**OPDRACHT 1:**
Schrijf uit de tekst over Middelkoop het gedeelte over dat opent met de woorden "In de elfde" en sluit met "graafschap van Leerdam.".
**OPDRACHT 2:**
In welk graafschap lag volgens de tekst over Middelkoop de polder Laag Middelkoop?
**OPDRACHT 3:**
Geef het vervolg van de tekst over Middelkoop, aansluitend op de laatste zin.

**GETOONDE TEKST:**
MIDDELKOOP het DORP, de POLDER(S)

In de elfde en twaalfde eeuw werd, wat nu het Groene Hart wordt genoemd, het veen/moerasgebied ontgonnen. Dit gebeurde volgens het COPE-systeem. Hierdoor zijn er twee polders onstaan: Laag Middelkoop aan de westkant en Hoog Middelkoop aan de oostkant. De ligging is boven de polders van Leerdam en Leerbroek. Aangenomen wordt dat men vanaf een veenstroompje, de Middel, naar het noorden ging ontginnen. Achter aan de ontginning werd een wetering gemaakt, die de Huibert werd. De naam veranderde van Middelcope naar Middelcoop en vervolgens naar Middelkoop. De polder Laag Middelkoop lag in het graafschap van Arkel en die van Hoog Middelkoop in het graafschap van Leerdam.

Middelkoop in het Land van Arkel (Informacie van 1514).

Rond 1500 lagen er aan de rand van het onginningsgebied 33 woningen, waarvan er 4 zo arm zijn dat zij van de 'bijstand' (heyligen geest) leven. De bewoners (160) gingen in Leerbroek ter kerke. Middelkoop was 499 morgen groot. In eigendom hebben de bewoners 186 morgen, de geestelijkheid 20 morgen en de rest bij poorters in diverse steden en dorpen. 1 morgen was in eigendom van de Graaf van Arkel.

**VERZAMELD MATERIAAL:**
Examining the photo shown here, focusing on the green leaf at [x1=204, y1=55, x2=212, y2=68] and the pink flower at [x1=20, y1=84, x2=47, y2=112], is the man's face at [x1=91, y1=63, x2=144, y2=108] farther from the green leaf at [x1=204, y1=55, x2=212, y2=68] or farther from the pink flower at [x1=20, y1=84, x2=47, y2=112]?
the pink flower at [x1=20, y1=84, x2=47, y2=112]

**SCHRIFTELIJK ANTWOORD 1:**
In de elfde en twaalfde eeuw werd, wat nu het Groene Hart wordt genoemd, het veen/moerasgebied ontgonnen. Dit gebeurde volgens het COPE-systeem. Hierdoor zijn er twee polders onstaan: Laag Middelkoop aan de westkant en Hoog Middelkoop aan de oostkant. De ligging is boven de polders van Leerdam en Leerbroek. Aangenomen wordt dat men vanaf een veenstroompje, de Middel, naar het noorden ging ontginnen. Achter aan de ontginning werd een wetering gemaakt, die de Huibert werd. De naam veranderde van Middelcope naar Middelcoop en vervolgens naar Middelkoop. De polder Laag Middelkoop lag in het graafschap van Arkel en die van Hoog Middelkoop in het graafschap van Leerdam.

**SCHRIFTELIJK ANTWOORD 2:**
In het graafschap van Arkel.

**SCHRIFTELIJK ANTWOORD 3:**
Naamgeving bewoners.

Onder elkaar kenden de bewoners elkaar en was een patroniem ( Jan Claaszoon, Claaszn of Marietje Claasdochter, Claasdr ) voldoende.  Echter, slechts één kind kon het boerderijtje, na overlijden van de ouders, blijven bewonen. Meestal de oudste zoon. Zodra de overblijvende kinderen, vooral de zonen, zich buiten het dorp vestigden was het patroniem zinloos, men kende de vader niet. Vandaar de verwijzing naar de herkomst, bijv. Jan Claaszn van Middelkoop. Het 'van' werd lang niet altijd gebruikt of later vergeten. De meeste nakomelingen, afkomstig uit Middelkoop, heetten dus 'Middelkoop'. Anderen werden genoemd naar hun beroep: Smid, Bakker, Dekker (rietdekker) enz.